In 1930 and 1931 FitzGerald was invited to participate in Group of Seven exhibitions held at the Art Gallery of Toronto (now the Art Gallery of Ontario). When the group decided to expand their membership in 1932, FitzGerald was their unanimous choice and the only Western Canadian artist they ever considered. FitzGerald’s acceptance made him the tenth artist to become a member since the group’s inception. Although this was a boost to his confidence, he remained removed from the group due to both geographical distance and his personal aesthetic, which did not consider the landscape primarily as a vehicle for Canadian nationalism. FitzGerald exhibited with them only once as a member before they disbanded in 1933 to reorganize as the Canadian Group of Painters, of which FitzGerald was a founding member.

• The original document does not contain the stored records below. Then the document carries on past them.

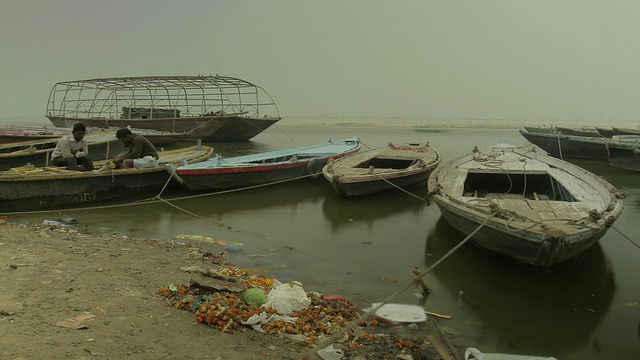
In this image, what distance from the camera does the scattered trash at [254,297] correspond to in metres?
4.30

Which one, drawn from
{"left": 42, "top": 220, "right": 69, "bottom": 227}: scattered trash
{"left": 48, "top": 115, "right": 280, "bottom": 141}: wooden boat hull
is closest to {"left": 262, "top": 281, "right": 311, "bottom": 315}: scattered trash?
{"left": 42, "top": 220, "right": 69, "bottom": 227}: scattered trash

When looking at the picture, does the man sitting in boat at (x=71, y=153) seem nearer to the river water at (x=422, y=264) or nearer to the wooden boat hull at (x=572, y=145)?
the river water at (x=422, y=264)

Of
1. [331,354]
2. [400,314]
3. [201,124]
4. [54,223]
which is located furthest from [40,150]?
[201,124]

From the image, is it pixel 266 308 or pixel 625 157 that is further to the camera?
pixel 625 157

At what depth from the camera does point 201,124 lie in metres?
23.1

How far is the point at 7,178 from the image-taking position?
8.27 metres

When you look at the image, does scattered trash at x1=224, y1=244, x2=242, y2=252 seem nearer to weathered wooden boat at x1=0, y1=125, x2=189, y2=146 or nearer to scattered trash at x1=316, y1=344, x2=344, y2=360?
scattered trash at x1=316, y1=344, x2=344, y2=360

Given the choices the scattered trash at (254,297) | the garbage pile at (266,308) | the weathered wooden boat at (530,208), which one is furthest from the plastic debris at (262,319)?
the weathered wooden boat at (530,208)

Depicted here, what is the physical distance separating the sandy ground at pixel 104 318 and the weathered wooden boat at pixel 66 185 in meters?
3.71

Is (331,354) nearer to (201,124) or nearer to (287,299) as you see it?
(287,299)

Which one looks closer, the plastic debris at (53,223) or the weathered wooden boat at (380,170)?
the plastic debris at (53,223)

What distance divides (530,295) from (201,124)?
20653mm

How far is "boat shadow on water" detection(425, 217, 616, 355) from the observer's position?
436 cm

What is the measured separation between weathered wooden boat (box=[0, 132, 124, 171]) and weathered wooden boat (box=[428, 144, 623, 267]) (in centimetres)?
870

For FitzGerald, the formal relationships of line, colour, and shape in a picture were fundamentally more important than subject matter. Unity, balance, and harmony were always the prime objectives of his art. He hit his stride in his late thirties and early forties, creating at least a dozen oil paintings that are some of the finest of his career.
In his late career FitzGerald toggled between abstract works and the type of figuration characteristic of his earlier work. In late 1954 and through 1955, FitzGerald created a number of still-life drawings and watercolours depicting apples, bottles, and jugs that recall his work from the 1930s and 1940s. These culminated in the last major painting of his career, Still Life with Hat, 1955. This picture may be considered a symbolic self-portrait—it is of the hat FitzGerald wore sometimes when he went sketching on the prairie. It must have come as a great disappointment when the picture was refused by a jury of his peers for the 1956 exhibition of the Canadian Group of Painters.

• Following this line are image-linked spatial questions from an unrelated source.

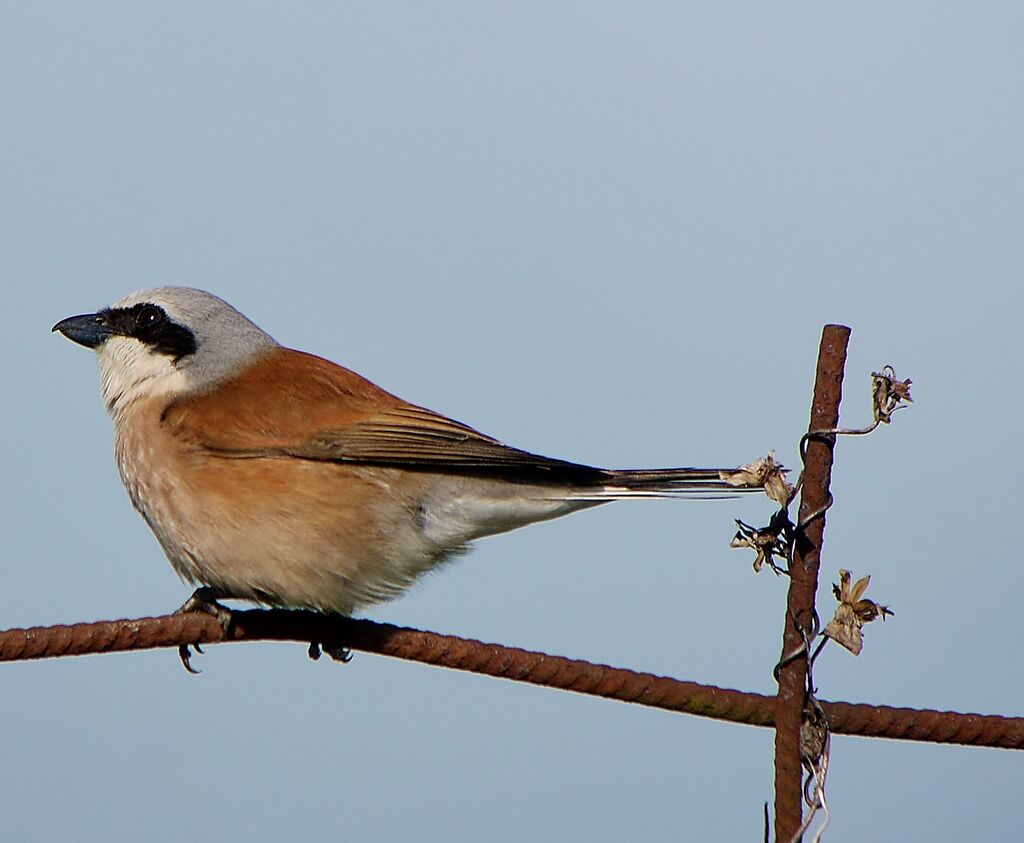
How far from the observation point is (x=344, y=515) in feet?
12.2

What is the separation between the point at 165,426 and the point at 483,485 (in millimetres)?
1032

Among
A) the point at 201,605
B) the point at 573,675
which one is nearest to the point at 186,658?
the point at 201,605

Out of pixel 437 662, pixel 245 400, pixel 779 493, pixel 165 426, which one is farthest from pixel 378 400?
pixel 779 493

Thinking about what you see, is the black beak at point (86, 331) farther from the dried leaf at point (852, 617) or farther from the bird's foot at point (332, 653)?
the dried leaf at point (852, 617)

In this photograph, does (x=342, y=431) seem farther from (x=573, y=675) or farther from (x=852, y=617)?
(x=852, y=617)

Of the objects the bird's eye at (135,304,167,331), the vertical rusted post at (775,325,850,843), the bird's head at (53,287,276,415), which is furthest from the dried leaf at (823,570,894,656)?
the bird's eye at (135,304,167,331)

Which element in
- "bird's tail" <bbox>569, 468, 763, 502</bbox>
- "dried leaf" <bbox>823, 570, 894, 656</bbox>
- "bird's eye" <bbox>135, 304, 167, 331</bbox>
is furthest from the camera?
"bird's eye" <bbox>135, 304, 167, 331</bbox>

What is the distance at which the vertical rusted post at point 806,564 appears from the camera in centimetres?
202

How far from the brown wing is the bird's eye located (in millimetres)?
518

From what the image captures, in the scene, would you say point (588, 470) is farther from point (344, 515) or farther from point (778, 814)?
point (778, 814)

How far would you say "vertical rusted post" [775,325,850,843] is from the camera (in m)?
2.02

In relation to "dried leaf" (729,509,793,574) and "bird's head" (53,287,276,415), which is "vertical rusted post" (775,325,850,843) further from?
"bird's head" (53,287,276,415)

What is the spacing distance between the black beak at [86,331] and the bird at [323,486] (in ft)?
1.70

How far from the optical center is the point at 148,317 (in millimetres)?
4559
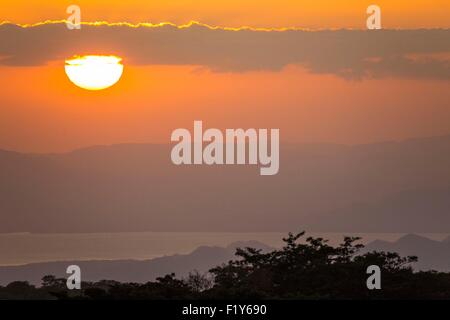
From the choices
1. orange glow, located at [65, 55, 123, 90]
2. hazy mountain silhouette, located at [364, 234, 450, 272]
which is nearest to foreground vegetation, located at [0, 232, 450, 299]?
orange glow, located at [65, 55, 123, 90]

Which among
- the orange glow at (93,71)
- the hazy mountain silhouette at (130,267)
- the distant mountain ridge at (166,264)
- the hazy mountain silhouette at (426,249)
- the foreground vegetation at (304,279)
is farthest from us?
the hazy mountain silhouette at (426,249)

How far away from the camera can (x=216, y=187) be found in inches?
2466

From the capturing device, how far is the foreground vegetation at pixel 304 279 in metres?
34.1

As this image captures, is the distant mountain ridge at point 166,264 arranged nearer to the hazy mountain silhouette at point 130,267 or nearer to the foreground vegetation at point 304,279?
the hazy mountain silhouette at point 130,267

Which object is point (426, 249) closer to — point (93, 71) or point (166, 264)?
point (166, 264)

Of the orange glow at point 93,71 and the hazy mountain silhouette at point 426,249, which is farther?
the hazy mountain silhouette at point 426,249

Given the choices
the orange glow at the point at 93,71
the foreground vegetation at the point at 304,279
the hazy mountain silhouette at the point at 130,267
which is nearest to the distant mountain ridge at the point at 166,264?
the hazy mountain silhouette at the point at 130,267

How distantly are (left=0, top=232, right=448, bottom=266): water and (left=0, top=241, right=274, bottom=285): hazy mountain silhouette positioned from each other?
0.41 meters

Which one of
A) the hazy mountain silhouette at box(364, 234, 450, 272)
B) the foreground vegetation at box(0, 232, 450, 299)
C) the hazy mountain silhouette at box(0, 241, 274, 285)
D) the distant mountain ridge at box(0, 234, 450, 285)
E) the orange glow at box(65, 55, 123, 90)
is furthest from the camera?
the hazy mountain silhouette at box(364, 234, 450, 272)

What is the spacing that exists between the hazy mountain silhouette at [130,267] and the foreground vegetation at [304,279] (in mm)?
18670

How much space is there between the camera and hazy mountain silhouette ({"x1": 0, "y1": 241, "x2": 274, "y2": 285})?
191ft

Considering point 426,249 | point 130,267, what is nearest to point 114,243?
point 130,267

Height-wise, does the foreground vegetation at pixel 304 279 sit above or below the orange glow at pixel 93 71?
below

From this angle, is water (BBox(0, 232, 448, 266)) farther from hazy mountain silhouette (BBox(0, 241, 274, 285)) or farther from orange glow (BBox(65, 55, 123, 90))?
orange glow (BBox(65, 55, 123, 90))
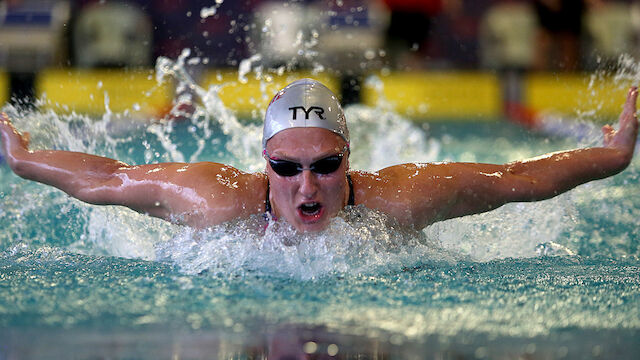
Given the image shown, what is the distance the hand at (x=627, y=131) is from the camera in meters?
2.71

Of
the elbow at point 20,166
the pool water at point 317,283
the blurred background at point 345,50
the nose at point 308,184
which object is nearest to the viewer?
the pool water at point 317,283

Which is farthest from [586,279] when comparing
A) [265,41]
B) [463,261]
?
[265,41]

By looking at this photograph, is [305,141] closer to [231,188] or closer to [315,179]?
[315,179]

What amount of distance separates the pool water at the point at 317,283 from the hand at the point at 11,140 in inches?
15.0

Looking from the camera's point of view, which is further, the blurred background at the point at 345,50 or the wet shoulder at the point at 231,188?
the blurred background at the point at 345,50

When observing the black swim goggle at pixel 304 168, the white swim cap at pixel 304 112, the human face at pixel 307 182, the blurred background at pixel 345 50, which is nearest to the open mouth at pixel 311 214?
the human face at pixel 307 182

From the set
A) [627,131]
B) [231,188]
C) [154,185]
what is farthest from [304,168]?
[627,131]

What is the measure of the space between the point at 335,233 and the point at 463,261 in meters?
0.52

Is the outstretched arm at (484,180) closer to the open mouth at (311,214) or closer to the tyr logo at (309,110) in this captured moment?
the open mouth at (311,214)

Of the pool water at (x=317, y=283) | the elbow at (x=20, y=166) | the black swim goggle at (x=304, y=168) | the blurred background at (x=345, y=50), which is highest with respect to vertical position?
the blurred background at (x=345, y=50)

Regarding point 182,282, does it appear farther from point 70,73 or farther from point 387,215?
point 70,73

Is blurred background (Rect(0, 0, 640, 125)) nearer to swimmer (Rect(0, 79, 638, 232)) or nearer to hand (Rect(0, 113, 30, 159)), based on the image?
hand (Rect(0, 113, 30, 159))

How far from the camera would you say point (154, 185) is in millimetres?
2598

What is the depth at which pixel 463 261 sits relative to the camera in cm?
264
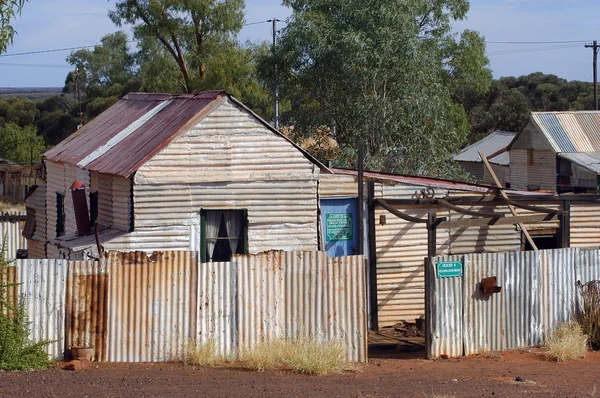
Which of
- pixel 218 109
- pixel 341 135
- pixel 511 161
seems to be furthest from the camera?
pixel 511 161

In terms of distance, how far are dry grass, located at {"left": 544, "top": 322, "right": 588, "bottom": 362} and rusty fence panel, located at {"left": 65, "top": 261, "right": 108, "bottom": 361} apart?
631 centimetres

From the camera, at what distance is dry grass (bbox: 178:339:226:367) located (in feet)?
33.8

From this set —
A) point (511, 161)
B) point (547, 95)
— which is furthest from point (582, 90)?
point (511, 161)

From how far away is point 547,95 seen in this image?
74.3 meters

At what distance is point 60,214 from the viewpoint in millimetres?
17188

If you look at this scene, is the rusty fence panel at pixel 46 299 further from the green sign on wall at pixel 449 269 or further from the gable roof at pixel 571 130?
the gable roof at pixel 571 130

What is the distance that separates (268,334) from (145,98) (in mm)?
A: 8517

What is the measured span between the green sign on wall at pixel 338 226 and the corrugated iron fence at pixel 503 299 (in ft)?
12.3

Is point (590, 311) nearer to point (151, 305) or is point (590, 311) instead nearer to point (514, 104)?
point (151, 305)

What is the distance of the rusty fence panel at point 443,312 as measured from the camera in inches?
455

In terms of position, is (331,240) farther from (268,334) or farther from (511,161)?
(511,161)

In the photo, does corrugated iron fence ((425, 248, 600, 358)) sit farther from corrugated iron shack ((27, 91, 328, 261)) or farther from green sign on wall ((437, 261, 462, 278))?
corrugated iron shack ((27, 91, 328, 261))

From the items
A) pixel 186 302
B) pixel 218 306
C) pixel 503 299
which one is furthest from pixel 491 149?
pixel 186 302

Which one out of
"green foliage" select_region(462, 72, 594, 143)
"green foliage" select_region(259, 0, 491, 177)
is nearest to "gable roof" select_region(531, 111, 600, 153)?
"green foliage" select_region(259, 0, 491, 177)
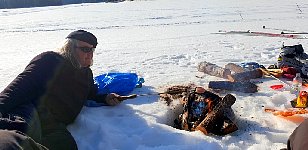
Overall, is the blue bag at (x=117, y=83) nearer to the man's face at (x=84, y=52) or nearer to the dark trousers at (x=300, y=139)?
the man's face at (x=84, y=52)

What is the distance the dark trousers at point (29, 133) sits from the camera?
2.03 m

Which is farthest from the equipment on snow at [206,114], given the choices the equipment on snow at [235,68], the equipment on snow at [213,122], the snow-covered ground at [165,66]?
the equipment on snow at [235,68]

Despite this setback, FitzGerald received an acknowledgement of his contributions to the arts in Winnipeg when the University of Manitoba awarded him an honorary doctor of laws in 1952. And when he acted as a juror at the 1953 Canadian National Exhibition in Toronto, he was amazed to be treated with respect by his colleagues and accepted “as a living painter, and not ‘old hat.’”
THE ARTWORK
From an Upstairs Window, Winter is the crowning achievement of the interior/exterior views that characterized FitzGerald’s work to such an extent that art critic Robert Ayre referred to him as “the man who looks out of the window.” Here, the artist’s vantage point is from an attic window overlooking his backyard at 160 Lyle Street in Winnipeg. An oil painting, Oakdale Place, ca. 1950, from the same period shows the view directly across to his neighbour’s house, but the house is only partially seen in From an Upstairs Window, Winter.

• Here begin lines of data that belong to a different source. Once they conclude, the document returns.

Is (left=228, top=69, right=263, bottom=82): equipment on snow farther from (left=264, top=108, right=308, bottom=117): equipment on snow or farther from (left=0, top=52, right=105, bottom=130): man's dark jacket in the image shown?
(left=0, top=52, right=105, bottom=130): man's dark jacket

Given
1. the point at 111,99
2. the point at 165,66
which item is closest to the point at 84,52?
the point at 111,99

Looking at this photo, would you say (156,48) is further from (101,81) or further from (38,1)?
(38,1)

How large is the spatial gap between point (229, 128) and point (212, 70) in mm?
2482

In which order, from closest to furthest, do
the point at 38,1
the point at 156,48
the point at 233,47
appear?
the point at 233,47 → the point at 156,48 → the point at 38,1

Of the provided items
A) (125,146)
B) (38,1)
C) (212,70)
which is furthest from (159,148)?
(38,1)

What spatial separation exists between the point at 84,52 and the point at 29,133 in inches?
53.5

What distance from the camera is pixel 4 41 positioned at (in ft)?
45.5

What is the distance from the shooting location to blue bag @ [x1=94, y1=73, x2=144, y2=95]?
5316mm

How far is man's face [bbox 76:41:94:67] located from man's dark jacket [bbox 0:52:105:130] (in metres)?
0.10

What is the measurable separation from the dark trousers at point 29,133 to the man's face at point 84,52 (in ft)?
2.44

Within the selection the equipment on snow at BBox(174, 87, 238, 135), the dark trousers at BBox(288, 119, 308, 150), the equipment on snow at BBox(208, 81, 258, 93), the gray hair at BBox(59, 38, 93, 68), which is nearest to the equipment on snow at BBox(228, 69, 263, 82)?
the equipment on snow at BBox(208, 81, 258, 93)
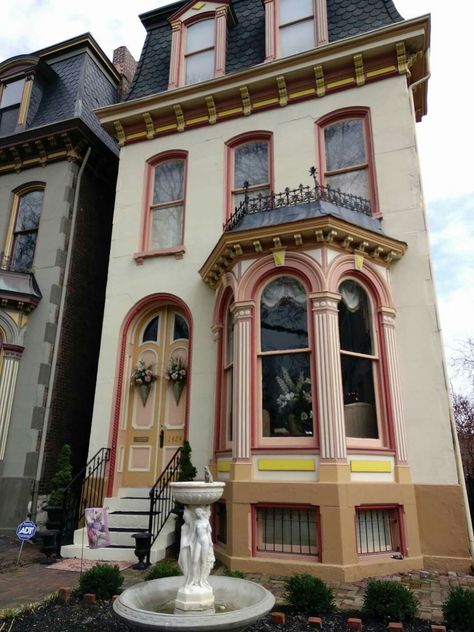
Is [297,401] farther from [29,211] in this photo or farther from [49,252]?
[29,211]

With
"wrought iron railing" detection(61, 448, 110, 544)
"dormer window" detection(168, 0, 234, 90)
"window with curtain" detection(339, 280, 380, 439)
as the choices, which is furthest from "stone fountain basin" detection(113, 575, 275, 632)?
"dormer window" detection(168, 0, 234, 90)

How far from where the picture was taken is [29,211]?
12883 millimetres

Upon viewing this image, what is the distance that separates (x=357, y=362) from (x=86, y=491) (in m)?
5.98

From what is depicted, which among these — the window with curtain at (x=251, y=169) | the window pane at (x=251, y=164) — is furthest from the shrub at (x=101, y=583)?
the window pane at (x=251, y=164)

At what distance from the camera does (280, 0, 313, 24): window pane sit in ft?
37.5

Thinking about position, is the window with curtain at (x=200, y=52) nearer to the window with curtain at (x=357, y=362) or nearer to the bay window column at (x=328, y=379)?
the window with curtain at (x=357, y=362)

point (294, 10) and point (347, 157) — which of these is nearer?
point (347, 157)

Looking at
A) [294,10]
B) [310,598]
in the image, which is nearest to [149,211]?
[294,10]

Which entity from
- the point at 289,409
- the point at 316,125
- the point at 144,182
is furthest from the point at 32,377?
the point at 316,125

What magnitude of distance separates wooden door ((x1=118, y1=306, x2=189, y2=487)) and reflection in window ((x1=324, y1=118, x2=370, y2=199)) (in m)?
4.52

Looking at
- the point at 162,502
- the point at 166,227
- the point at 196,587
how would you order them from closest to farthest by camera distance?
1. the point at 196,587
2. the point at 162,502
3. the point at 166,227

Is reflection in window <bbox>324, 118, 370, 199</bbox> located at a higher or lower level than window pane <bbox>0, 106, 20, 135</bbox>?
lower

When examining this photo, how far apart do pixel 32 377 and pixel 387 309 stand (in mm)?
7847

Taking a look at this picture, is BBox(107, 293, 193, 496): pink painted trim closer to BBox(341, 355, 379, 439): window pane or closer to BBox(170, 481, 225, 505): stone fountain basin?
BBox(341, 355, 379, 439): window pane
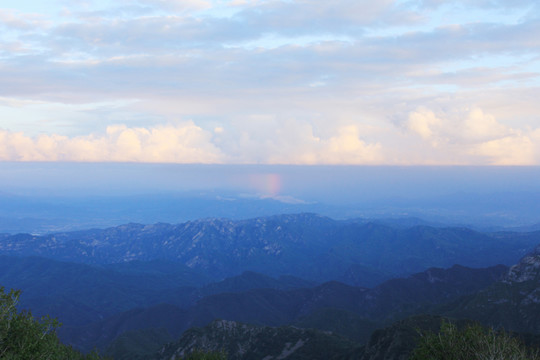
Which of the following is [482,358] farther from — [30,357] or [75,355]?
[75,355]

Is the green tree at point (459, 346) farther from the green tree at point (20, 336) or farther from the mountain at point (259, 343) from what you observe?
the mountain at point (259, 343)

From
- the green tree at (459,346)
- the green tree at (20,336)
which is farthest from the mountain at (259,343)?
the green tree at (20,336)

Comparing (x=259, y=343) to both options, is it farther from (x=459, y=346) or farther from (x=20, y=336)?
(x=20, y=336)

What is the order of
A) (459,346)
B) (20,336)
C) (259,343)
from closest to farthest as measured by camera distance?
(20,336)
(459,346)
(259,343)

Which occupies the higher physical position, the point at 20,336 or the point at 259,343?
the point at 20,336

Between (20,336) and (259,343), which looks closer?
(20,336)

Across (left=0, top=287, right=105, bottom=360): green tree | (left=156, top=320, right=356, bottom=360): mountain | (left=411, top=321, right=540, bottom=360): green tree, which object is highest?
(left=0, top=287, right=105, bottom=360): green tree

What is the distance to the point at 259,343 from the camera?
537ft

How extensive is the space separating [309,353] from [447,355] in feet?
382

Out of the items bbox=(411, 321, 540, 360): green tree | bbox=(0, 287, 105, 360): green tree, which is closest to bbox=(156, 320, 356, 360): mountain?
bbox=(411, 321, 540, 360): green tree

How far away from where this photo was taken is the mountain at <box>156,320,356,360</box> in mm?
147913

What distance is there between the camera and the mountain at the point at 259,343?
14791cm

From an Upstairs Window, Winter is a study in formal opposites. The irregular tracery of tree limbs and their interstices is juxtaposed to the linearity of the windowsill and the geometry of the jug. Yet the outside/inside views are united by a limited palette and tonal modulations that animate both worlds. Like the interplay between the organic and geometric elements of Doc Snyder’s House, 1931, some twenty years earlier, From an Upstairs Window, Winter exhibits a harmonious balance between the natural and the abstract that characterizes this classic masterpiece. The painting is as complete a statement as FitzGerald ever made of how familiar surroundings acted as a reflection of his own quiet and contemplative spirit.